- _Written exercise_:
Return the records that follow unaltered. Omit every picture.

- _Input rows_:
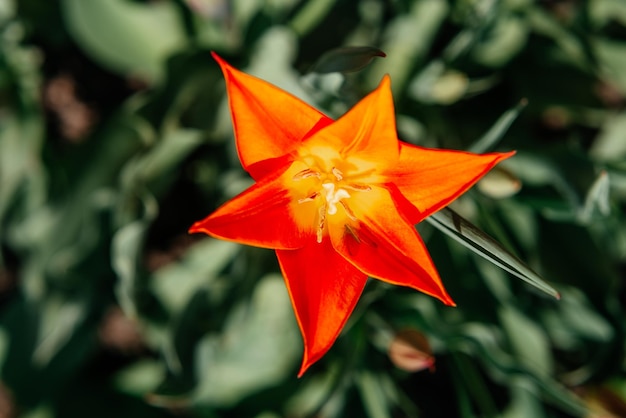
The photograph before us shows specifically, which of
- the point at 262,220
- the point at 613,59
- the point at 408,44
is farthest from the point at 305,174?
the point at 613,59

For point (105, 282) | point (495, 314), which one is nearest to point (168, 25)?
point (105, 282)

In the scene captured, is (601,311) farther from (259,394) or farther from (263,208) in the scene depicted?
(263,208)

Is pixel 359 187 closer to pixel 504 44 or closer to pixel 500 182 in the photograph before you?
pixel 500 182

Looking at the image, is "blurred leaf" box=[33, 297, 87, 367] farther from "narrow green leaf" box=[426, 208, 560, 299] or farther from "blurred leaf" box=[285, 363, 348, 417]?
"narrow green leaf" box=[426, 208, 560, 299]

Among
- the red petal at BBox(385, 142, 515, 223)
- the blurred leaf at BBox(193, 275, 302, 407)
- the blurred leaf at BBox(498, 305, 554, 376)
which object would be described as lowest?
the blurred leaf at BBox(193, 275, 302, 407)

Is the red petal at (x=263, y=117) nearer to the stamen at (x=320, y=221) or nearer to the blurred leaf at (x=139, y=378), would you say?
the stamen at (x=320, y=221)

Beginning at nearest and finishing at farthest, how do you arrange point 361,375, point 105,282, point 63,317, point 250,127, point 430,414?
point 250,127
point 361,375
point 63,317
point 105,282
point 430,414

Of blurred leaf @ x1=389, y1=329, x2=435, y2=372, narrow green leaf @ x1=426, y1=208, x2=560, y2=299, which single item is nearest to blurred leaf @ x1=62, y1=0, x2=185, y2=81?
blurred leaf @ x1=389, y1=329, x2=435, y2=372
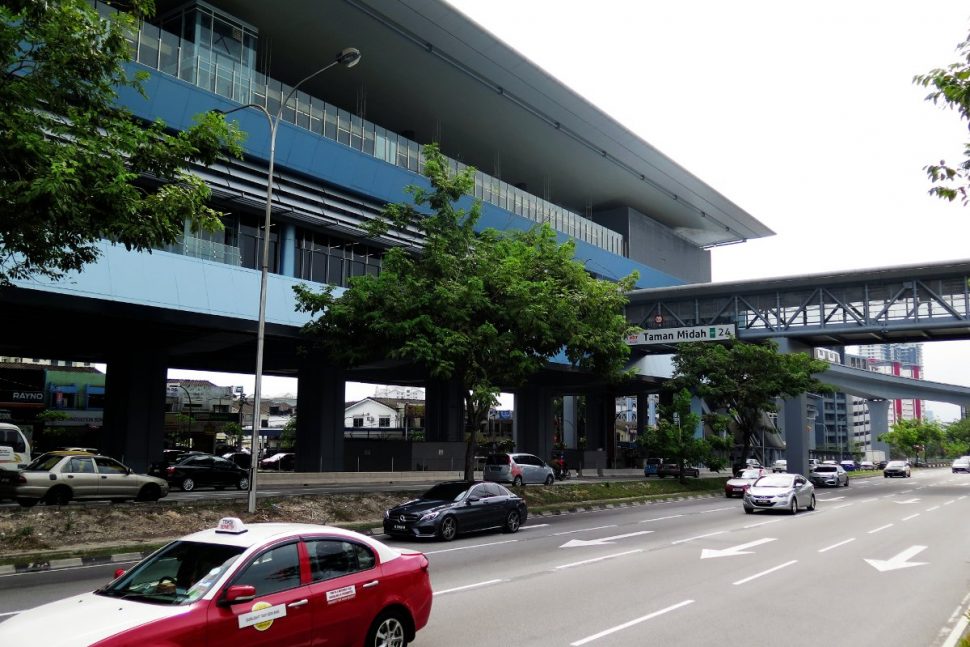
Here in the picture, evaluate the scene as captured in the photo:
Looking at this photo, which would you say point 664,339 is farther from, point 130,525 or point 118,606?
point 118,606

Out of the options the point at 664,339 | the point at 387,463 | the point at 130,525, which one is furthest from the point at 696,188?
the point at 130,525

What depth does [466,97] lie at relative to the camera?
41906mm

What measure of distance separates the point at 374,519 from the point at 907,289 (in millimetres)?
33136

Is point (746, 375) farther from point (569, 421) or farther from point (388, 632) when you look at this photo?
point (569, 421)

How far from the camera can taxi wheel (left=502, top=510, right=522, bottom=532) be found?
64.8 feet

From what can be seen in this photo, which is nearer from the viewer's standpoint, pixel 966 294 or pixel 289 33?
pixel 289 33

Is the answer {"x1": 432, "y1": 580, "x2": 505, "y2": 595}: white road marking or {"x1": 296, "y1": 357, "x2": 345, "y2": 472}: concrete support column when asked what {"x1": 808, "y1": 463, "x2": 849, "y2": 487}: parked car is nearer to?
{"x1": 296, "y1": 357, "x2": 345, "y2": 472}: concrete support column

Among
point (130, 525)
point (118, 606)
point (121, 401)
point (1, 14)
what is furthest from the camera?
point (121, 401)

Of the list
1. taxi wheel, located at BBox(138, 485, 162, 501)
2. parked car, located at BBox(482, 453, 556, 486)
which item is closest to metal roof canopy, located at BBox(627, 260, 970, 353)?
parked car, located at BBox(482, 453, 556, 486)

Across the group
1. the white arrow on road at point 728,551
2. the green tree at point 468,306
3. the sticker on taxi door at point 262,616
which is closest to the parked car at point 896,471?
the green tree at point 468,306

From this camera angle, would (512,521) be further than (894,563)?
Yes

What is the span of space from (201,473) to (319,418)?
10.4 m

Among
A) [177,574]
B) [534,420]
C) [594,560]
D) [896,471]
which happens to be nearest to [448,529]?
[594,560]

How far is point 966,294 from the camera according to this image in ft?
131
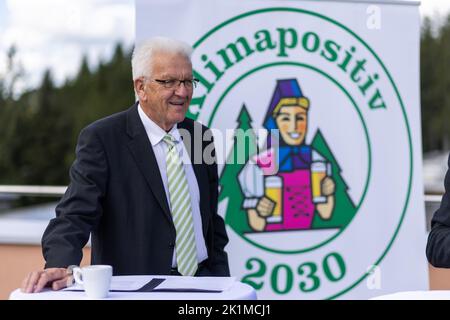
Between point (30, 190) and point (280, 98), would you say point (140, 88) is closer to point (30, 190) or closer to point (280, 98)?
point (280, 98)

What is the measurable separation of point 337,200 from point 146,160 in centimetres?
114

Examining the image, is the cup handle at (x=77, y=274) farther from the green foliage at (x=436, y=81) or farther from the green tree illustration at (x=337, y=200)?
the green foliage at (x=436, y=81)

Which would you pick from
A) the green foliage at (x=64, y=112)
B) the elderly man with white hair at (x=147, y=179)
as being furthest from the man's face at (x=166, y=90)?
the green foliage at (x=64, y=112)

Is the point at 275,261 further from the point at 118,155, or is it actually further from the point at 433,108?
the point at 433,108

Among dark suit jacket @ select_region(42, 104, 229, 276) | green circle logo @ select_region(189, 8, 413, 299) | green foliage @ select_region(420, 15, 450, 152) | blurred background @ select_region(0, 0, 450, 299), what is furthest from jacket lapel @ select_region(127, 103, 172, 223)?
green foliage @ select_region(420, 15, 450, 152)

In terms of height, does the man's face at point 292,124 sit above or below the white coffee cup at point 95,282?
above

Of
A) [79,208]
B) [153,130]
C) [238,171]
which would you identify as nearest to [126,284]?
[79,208]

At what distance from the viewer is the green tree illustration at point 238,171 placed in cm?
281

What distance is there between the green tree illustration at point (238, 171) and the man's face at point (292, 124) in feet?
0.46

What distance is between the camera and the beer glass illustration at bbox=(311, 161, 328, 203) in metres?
2.88

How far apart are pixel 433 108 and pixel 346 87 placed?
1492 centimetres

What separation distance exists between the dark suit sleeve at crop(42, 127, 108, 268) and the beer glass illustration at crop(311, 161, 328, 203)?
3.74 ft

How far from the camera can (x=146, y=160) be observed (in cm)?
205
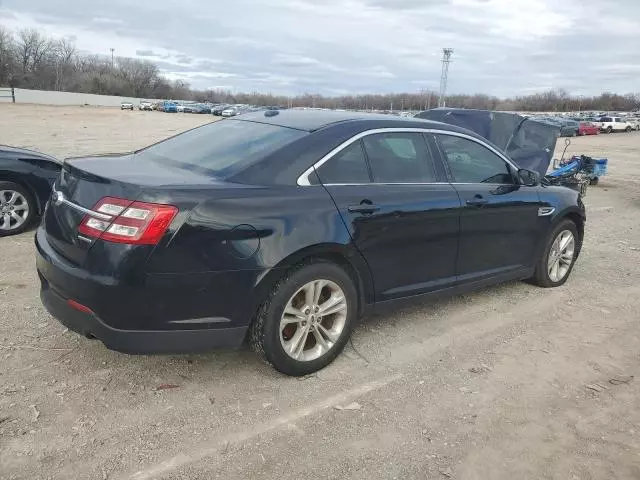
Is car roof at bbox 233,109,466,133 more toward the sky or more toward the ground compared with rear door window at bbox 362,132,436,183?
more toward the sky

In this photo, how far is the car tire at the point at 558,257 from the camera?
5.36 m

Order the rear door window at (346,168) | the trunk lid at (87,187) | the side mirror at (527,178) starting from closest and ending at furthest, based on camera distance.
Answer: the trunk lid at (87,187) → the rear door window at (346,168) → the side mirror at (527,178)

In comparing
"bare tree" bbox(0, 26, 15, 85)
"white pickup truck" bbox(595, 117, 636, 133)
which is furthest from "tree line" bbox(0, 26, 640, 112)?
"white pickup truck" bbox(595, 117, 636, 133)

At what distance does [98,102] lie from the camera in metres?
95.4

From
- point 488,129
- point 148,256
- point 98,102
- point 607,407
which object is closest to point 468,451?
point 607,407

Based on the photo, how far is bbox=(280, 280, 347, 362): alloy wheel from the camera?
3.43 m

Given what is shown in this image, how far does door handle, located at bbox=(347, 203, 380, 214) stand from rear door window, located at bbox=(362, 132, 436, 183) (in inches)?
8.9

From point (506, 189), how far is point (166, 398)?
3165 mm

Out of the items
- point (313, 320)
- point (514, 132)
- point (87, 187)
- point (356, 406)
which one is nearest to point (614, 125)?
point (514, 132)

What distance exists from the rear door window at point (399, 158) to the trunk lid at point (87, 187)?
1.20 meters

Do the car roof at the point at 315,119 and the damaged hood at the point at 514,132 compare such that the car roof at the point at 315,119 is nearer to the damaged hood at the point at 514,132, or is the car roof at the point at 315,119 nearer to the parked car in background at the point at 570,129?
the damaged hood at the point at 514,132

- _Expected answer_:
The photograph before us shows specifically, which of
- the point at 262,220
- the point at 613,59
- the point at 408,44
is farthest from the point at 305,174?
the point at 613,59

For point (105, 282) | point (495, 314), which one is nearest to point (168, 25)?
point (105, 282)

In the scene captured, is (601,311) farther from (259,394) or farther from (263,208) in the scene depicted?
(263,208)

Is pixel 359 187 closer to pixel 504 44 or closer to pixel 500 182 in the photograph before you?
pixel 500 182

Looking at the image, is "blurred leaf" box=[33, 297, 87, 367] farther from "narrow green leaf" box=[426, 208, 560, 299] or farther from "blurred leaf" box=[285, 363, 348, 417]?
"narrow green leaf" box=[426, 208, 560, 299]

Among
- the red petal at BBox(385, 142, 515, 223)
- the blurred leaf at BBox(193, 275, 302, 407)
- the blurred leaf at BBox(498, 305, 554, 376)
which object would be described as lowest?
the blurred leaf at BBox(193, 275, 302, 407)

Is the red petal at (x=263, y=117) nearer to the stamen at (x=320, y=221) or nearer to the blurred leaf at (x=139, y=378), would you say?
the stamen at (x=320, y=221)

Beginning at nearest and finishing at farthest, how do you arrange point 361,375, point 105,282, point 63,317, point 250,127, point 430,414?
point 250,127
point 361,375
point 63,317
point 105,282
point 430,414

Of blurred leaf @ x1=389, y1=329, x2=435, y2=372, narrow green leaf @ x1=426, y1=208, x2=560, y2=299, which single item is nearest to blurred leaf @ x1=62, y1=0, x2=185, y2=81?
blurred leaf @ x1=389, y1=329, x2=435, y2=372
Here in the picture, evaluate the scene as captured in the photo:
Looking at this photo, which would you say point 664,339 is farther from, point 130,525 or point 118,606?
point 118,606

Out of the options the point at 664,339 | the point at 387,463 | the point at 130,525, which one is furthest from the point at 696,188?
the point at 130,525

What depth does [466,97] lie at relative to the camera?
41906mm

What measure of distance separates the point at 374,519 from the point at 907,289 (in millimetres)?
33136

Is point (746, 375) farther from point (569, 421) or farther from point (388, 632) when you look at this photo?
point (569, 421)

How far from the camera can taxi wheel (left=502, top=510, right=522, bottom=532) be found?
64.8 feet

From what can be seen in this photo, which is nearer from the viewer's standpoint, pixel 966 294 or pixel 289 33?
pixel 289 33

Is the answer {"x1": 432, "y1": 580, "x2": 505, "y2": 595}: white road marking or {"x1": 296, "y1": 357, "x2": 345, "y2": 472}: concrete support column when asked what {"x1": 808, "y1": 463, "x2": 849, "y2": 487}: parked car is nearer to?
{"x1": 296, "y1": 357, "x2": 345, "y2": 472}: concrete support column

Among
point (130, 525)
point (118, 606)
point (121, 401)
point (1, 14)
what is furthest from the camera?
point (121, 401)

Of the list
1. taxi wheel, located at BBox(138, 485, 162, 501)
2. parked car, located at BBox(482, 453, 556, 486)
which item is closest to metal roof canopy, located at BBox(627, 260, 970, 353)?
parked car, located at BBox(482, 453, 556, 486)

Across the group
1. the white arrow on road at point 728,551
2. the green tree at point 468,306
3. the sticker on taxi door at point 262,616
which is closest to the parked car at point 896,471?
the green tree at point 468,306

From this camera angle, would (512,521) be further than (894,563)?
Yes

What is the span of space from (201,473) to (319,418)?
10.4 m

Among
A) [177,574]
B) [534,420]
C) [594,560]
D) [896,471]
which happens to be nearest to [448,529]?
[594,560]

How far is point 966,294 from the camera according to this image in ft?
131
Between point (30, 190) and point (280, 98), would you say point (140, 88) is closer to point (30, 190) or closer to point (280, 98)?
point (280, 98)

What is the measurable separation of point 337,200 from point 146,160 in centimetres?
114

Examining the image, is the cup handle at (x=77, y=274) farther from the green foliage at (x=436, y=81) or farther from the green tree illustration at (x=337, y=200)?
the green foliage at (x=436, y=81)

Which would you pick from
A) the green foliage at (x=64, y=112)
B) the elderly man with white hair at (x=147, y=179)
as being furthest from the man's face at (x=166, y=90)?
the green foliage at (x=64, y=112)

Is the point at 275,261 further from the point at 118,155, or is it actually further from the point at 433,108?
the point at 433,108

Among dark suit jacket @ select_region(42, 104, 229, 276) | green circle logo @ select_region(189, 8, 413, 299) | green foliage @ select_region(420, 15, 450, 152) | blurred background @ select_region(0, 0, 450, 299), what is furthest from jacket lapel @ select_region(127, 103, 172, 223)?
green foliage @ select_region(420, 15, 450, 152)

In terms of height, does the man's face at point 292,124 sit above or below the white coffee cup at point 95,282?
above

Of
A) [79,208]
B) [153,130]
C) [238,171]
which would you identify as nearest to [126,284]?
[79,208]

At what distance from the viewer is the green tree illustration at point 238,171 placed in cm?
281

What distance is there between the green tree illustration at point (238, 171) and the man's face at point (292, 124) in feet?
0.46

What distance is between the camera and the beer glass illustration at bbox=(311, 161, 328, 203) in metres?
2.88

How far apart are pixel 433 108 and pixel 346 87 placed?
1492 centimetres

What separation distance exists between the dark suit sleeve at crop(42, 127, 108, 268) and the beer glass illustration at crop(311, 161, 328, 203)?
3.74 ft

How far from the camera can (x=146, y=160) be observed (in cm)?
205
Is car roof at bbox 233,109,466,133 more toward the sky or more toward the ground compared with rear door window at bbox 362,132,436,183?
more toward the sky

In this photo, how far is the car tire at the point at 558,257 from the camera?
5.36 m

Order the rear door window at (346,168) | the trunk lid at (87,187) | the side mirror at (527,178) starting from closest and ending at furthest, based on camera distance.
Answer: the trunk lid at (87,187) → the rear door window at (346,168) → the side mirror at (527,178)

In comparing
"bare tree" bbox(0, 26, 15, 85)
"white pickup truck" bbox(595, 117, 636, 133)
which is furthest from "tree line" bbox(0, 26, 640, 112)?
"white pickup truck" bbox(595, 117, 636, 133)

At what distance does [98,102] lie from the camera in metres?
95.4

From
- point 488,129
- point 148,256
- point 98,102
- point 607,407
which object is closest to point 468,451?
point 607,407

Based on the photo, how far is bbox=(280, 280, 347, 362): alloy wheel from the camera?
3.43 m

Given what is shown in this image, how far does door handle, located at bbox=(347, 203, 380, 214) stand from rear door window, located at bbox=(362, 132, 436, 183) (in inches)?
8.9

From point (506, 189), how far is point (166, 398)?
3165 mm

Out of the items
- point (313, 320)
- point (514, 132)
- point (87, 187)
- point (356, 406)
which one is nearest to point (614, 125)?
point (514, 132)

What distance exists from the rear door window at point (399, 158) to the trunk lid at point (87, 187)?
1.20 meters

Do the car roof at the point at 315,119 and the damaged hood at the point at 514,132 compare such that the car roof at the point at 315,119 is nearer to the damaged hood at the point at 514,132, or is the car roof at the point at 315,119 nearer to the parked car in background at the point at 570,129?
the damaged hood at the point at 514,132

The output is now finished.